=== Directions ===
Continue the methods section on acute APAP overdose patients, picking up right after its final sentence.

=== Extract provided ===
Study setting and design
The data of patients who presented to two emergency medical centers in Seoul and Suwon, the Republic of Korea, between January 1, 2010, and December 31, 2017, were retrieved from the toxicology registers of the centers. The emergency centers were in urban academic hospitals that managed > 60,000 patients annually. The data were recorded by the chief emergency physician on duty using a digitally standardized form on patient presentation.
Study population
The inclusion criteria were single acute APAP overdose, emergency department (ED) visitation within 15 h after the overdose, and age ≥ 14 years. The exclusion criteria were staggered ingestion over 1 h, ingestion of extended-release tablets, and unavailability of data on recorded body weight, the ingested dose, or APAP concentration.
Data collection
The data collected included patient demographics (e.g., age, sex, and weight), the reported ingested dose of APAP and time of ingestion, time of presentation to the ED, intentionality, composition of APAP, co-ingested substances, underlying hepatic disease, alcohol consumption, drug history, treatment methods (e.g., gastric lavage, activated charcoal (AC), and N-acetylcysteine (NAC)), laboratory test results, serum APAP concentration at time, and clinical outcome.
The highest dose of ingested APAP, as estimated from information provided by the patient, his/her guardians, and the emergency services, was used as the ingested dose, and the longest time from ingestion to presentation was also judged as the elapsed time. Staggered ingestion was defined as multiple APAP doses (including supratherapeutic doses) over a > 1 h period, and acute starvation was defined as a state of having suffered a debilitating problem such as receiving treatment for an eating disorder. Co-ingested substances were recorded if they were noted by the patient, identified through the remaining medicines, hospital prescriptions, or by contacting other hospitals. Chronic alcohol consumption was defined as the ingestion of > 14 standard alcohol doses per week, and acute liver injury was defined as alanine aminotransferase (ALT) elevation ≥50% during treatment; hepatotoxicity was defined as ALT elevation > 1000 IU/L. The time for APAP concentration was recorded in minutes from the sampling time in the test result report. If a test was performed before 240 min (4 h) from the overdose onset, assuming the margin of error to be 5%, tests within 12 min were regarded as being performed at 240 min, and tests outside this range were not accepted, and in this case, the next test was regarded as the first test.

(Stored data entries)
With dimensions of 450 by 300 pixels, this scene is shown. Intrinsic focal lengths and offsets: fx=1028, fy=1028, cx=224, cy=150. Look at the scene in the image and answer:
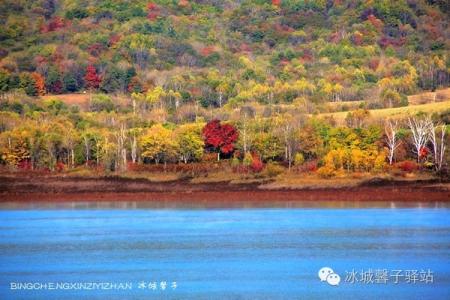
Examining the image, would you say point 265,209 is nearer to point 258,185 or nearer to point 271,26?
point 258,185

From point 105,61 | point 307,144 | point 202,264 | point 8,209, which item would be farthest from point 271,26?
point 202,264

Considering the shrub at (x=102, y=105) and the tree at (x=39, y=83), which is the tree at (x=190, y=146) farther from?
the tree at (x=39, y=83)

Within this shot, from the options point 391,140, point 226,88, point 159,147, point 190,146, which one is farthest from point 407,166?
point 226,88

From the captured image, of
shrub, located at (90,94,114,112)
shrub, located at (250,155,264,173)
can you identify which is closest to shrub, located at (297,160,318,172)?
shrub, located at (250,155,264,173)

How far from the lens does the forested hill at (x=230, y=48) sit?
103 meters

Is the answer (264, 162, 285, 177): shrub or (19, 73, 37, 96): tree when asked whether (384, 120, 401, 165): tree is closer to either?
(264, 162, 285, 177): shrub

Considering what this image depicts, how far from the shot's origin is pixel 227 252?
36.3 meters

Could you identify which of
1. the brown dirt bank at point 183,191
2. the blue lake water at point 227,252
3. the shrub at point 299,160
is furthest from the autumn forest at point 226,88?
the blue lake water at point 227,252

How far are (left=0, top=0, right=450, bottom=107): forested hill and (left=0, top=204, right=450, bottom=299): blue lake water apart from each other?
43.7 meters

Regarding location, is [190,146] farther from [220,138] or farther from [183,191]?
[183,191]

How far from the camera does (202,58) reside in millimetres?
124000

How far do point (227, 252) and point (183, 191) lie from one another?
22.6 meters

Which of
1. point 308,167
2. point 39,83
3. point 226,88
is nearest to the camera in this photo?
point 308,167

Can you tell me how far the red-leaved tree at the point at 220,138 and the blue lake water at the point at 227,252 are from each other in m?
16.7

=== Response area ===
Two investigators separately reviewed the registry, and a third investigator independently checked the data and corrected mismatched variables. All three investigators were medical personnel in the ED.
Antidote therapy consisting of intravenous (IV) NAC infusion for 21 h was initiated when the estimated dose of APAP exceeded 200 mg/kg/24 h or ≥ 10 g in total, the ingestion was staggered, or the ingestion time was uncertain. The 21-h IV NAC protocol required IV loading of 150 mg/kg for 15 min, 45 min later, IV infusion of 50 mg/kg for 4 h and 100 mg/kg for 16 h. Blood samples for the first serum APAP concentration were obtained at least 4 h after ingestion, and subsequent tests were performed every 4 h. The participating emergency medical centers lacked laboratory facilities for timely reporting of serum APAP concentrations. Therefore, sample analysis was outsourced to professional clinical laboratory agencies (Seoul Clinical Laboratories, Yongin, Republic of Korea and Samkwang Medical Laboratories, Seoul, Republic of Korea), with the test results confirmed later. The diagnostic systems used by these agencies were the Cobas® 8000 and Cobas® Integra 400 plus (Roche Diagnostics, Mannheim, Germany), respectively.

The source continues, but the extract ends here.